RECORDS TO PROCESS –
══════════
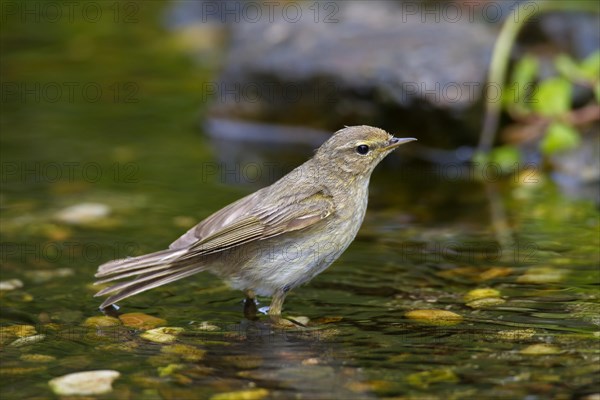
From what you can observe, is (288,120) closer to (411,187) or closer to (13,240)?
══════════
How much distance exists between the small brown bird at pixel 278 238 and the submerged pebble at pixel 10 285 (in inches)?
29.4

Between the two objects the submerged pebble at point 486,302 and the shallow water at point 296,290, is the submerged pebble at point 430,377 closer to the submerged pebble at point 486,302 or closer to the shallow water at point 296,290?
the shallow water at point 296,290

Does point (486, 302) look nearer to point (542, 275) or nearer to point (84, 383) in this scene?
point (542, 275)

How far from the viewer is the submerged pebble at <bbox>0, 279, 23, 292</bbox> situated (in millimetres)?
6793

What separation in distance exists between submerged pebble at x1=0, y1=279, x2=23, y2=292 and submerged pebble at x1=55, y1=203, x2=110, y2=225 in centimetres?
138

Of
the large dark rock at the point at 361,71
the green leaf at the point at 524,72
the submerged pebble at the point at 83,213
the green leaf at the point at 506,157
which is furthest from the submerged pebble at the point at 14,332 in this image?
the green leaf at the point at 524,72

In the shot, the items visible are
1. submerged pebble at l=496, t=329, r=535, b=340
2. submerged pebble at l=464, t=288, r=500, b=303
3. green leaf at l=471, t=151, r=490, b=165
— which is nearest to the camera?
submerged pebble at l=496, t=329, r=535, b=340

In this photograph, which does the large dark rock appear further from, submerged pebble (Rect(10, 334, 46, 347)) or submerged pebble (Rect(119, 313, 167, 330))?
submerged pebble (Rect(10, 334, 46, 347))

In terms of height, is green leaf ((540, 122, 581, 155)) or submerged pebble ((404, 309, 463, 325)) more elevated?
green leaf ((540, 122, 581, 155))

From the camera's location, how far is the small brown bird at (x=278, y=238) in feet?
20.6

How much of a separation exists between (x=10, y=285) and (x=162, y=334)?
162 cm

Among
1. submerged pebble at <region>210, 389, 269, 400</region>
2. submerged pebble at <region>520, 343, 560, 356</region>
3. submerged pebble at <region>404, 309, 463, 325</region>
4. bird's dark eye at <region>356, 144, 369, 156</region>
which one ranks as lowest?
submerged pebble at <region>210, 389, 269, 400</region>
══════════
Pull out each line of the records that contains the word "closer". Case counts.

REPLY –
From what you can observe, is (288,120) closer to (411,187) or closer to (13,240)?
Between the two objects the submerged pebble at point 486,302 and the shallow water at point 296,290, is the submerged pebble at point 430,377 closer to the submerged pebble at point 486,302 or closer to the shallow water at point 296,290?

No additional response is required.